Dalam tayangan itu, KDM menanyakan kepada perwakilan warga siapa yang menerima dana tabungan siswa.

Warga menjawab dana diterima kepala sekolah. Menurut keterangan yang mereka terima, dana kemudian disimpan di Koperasi PGRI.

“Katanya disimpan di Koperasi PGRI, tapi koperasinya bangkrut. Katanya dipinjamkan ke guru-guru. Saat kami minta data guru yang meminjam, koperasi tidak memberi. Jadi saling menutupi, Pak,” ujar salah seorang warga dalam video tersebut. Minggu (15/2/2026).

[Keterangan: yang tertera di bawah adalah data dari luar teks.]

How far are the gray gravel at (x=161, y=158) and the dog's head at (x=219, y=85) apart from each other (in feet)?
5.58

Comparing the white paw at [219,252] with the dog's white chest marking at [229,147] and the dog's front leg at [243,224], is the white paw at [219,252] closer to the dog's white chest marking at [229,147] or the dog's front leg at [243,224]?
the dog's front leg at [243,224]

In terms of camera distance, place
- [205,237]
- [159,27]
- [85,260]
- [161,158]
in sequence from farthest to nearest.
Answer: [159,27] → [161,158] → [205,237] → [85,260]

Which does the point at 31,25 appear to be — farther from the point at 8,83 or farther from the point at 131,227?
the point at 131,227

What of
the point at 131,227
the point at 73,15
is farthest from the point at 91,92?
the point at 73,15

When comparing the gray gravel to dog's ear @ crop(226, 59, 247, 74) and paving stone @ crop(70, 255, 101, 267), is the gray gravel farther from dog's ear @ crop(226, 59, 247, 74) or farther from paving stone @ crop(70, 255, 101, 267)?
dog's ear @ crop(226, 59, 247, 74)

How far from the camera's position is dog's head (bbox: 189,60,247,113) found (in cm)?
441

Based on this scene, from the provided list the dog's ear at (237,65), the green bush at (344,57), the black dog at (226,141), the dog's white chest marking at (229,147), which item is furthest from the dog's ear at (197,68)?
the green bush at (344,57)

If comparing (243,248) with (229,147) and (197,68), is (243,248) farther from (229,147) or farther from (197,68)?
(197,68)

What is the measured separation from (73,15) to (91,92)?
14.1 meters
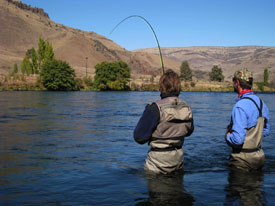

KDM kembali menanyakan lokasi awal penyimpanan dana. Warga menjelaskan uang disimpan di sekolah sebelum dititipkan ke Koperasi PGRI.

Baca Juga :Simulasi Rekayasa Lalu Lintas Pariwisata, Dishub Pangandaran Tampung Masukan untuk Rumuskan Kebijakan

Saat ditanya jumlah dana yang belum dibagikan, warga menyebut totalnya sekitar Rp 2,5 miliar.

Mereka memperkirakan hampir 50 persen SD di Kecamatan Parigi terdampak. Warga juga menyampaikan bahwa di Kecamatan Cijulang sebagian dana tabungan sudah mulai dibayarkan.

KDM menyatakan akan menindaklanjuti laporan tersebut melalui pemeriksaan inspektorat.

“Ya sudah, nanti saya periksa lewat inspektorat. Kita periksa dulu. Intinya orang tua ingin uangnya kembali,” kata KDM.

Warga menyebut persoalan ini telah berlangsung sekitar empat tahun dan melibatkan empat angkatan siswa. Sejumlah siswa kini telah melanjutkan ke SMP hingga SMA, namun tabungan belum diterima penuh.

Salah satu orang tua mengaku tabungan anaknya senilai Rp10 juta, tetapi baru menerima Rp 1 juta. Saat ini anak tersebut sudah duduk di kelas 2 SMP.

Hingga berita ini diterbitkan, pasundannews.com belum menerima tanggapan resmi dari pihak sekolah / PGRI setempat.